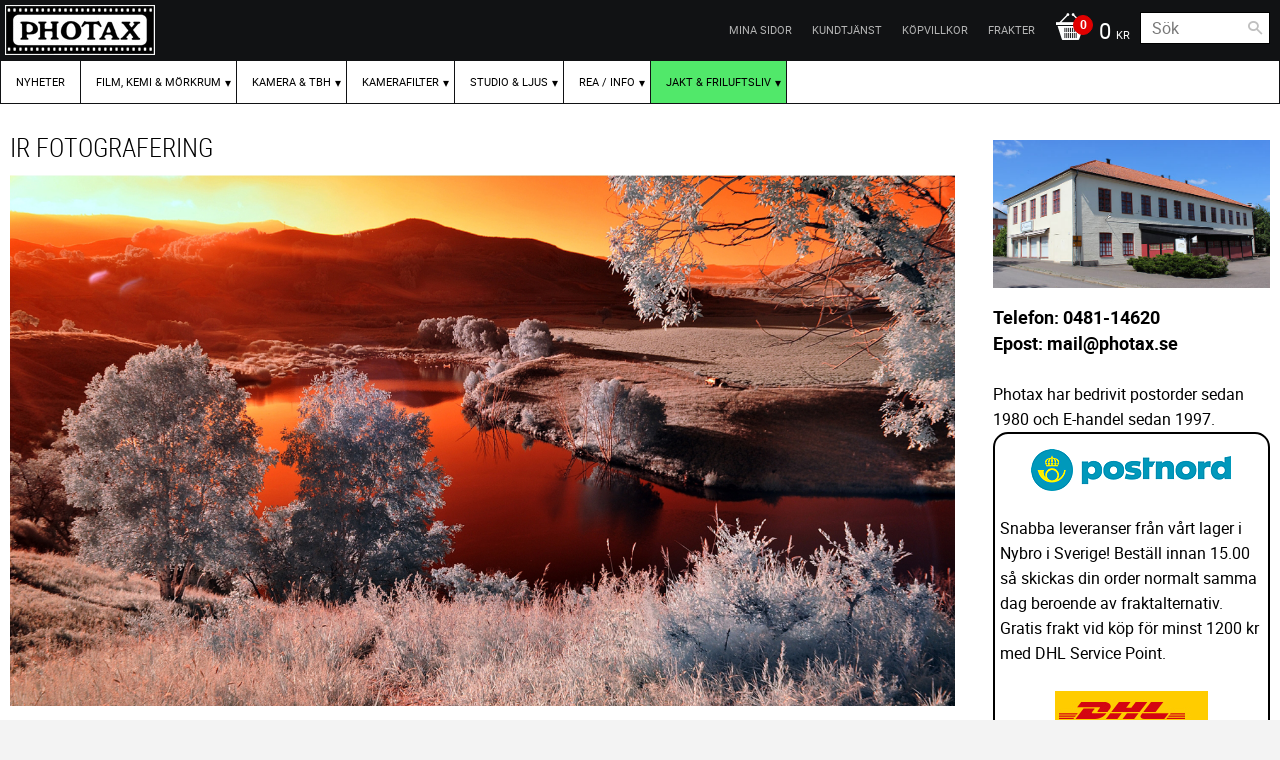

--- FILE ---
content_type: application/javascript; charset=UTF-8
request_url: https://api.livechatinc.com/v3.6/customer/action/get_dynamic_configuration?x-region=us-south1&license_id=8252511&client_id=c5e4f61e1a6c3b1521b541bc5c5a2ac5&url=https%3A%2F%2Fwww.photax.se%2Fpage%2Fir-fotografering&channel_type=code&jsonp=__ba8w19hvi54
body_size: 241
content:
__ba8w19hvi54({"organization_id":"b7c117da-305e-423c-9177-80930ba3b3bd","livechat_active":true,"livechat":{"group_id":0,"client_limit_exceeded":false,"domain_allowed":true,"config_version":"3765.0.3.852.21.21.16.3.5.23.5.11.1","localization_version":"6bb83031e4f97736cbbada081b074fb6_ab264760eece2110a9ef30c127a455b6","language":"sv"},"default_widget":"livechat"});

[WORK ORDER] Word for word, give back each entry from above, but skip any picture.

[YOUR SOLUTION]
--- FILE ---
content_type: application/javascript; charset=UTF-8
request_url: https://api.livechatinc.com/v3.6/customer/action/get_dynamic_configuration?x-region=us-south1&license_id=8252511&client_id=c5e4f61e1a6c3b1521b541bc5c5a2ac5&url=https%3A%2F%2Fwww.photax.se%2Fpage%2Fir-fotografering&channel_type=code&jsonp=__ba8w19hvi54
body_size: 241
content:
__ba8w19hvi54({"organization_id":"b7c117da-305e-423c-9177-80930ba3b3bd","livechat_active":true,"livechat":{"group_id":0,"client_limit_exceeded":false,"domain_allowed":true,"config_version":"3765.0.3.852.21.21.16.3.5.23.5.11.1","localization_version":"6bb83031e4f97736cbbada081b074fb6_ab264760eece2110a9ef30c127a455b6","language":"sv"},"default_widget":"livechat"});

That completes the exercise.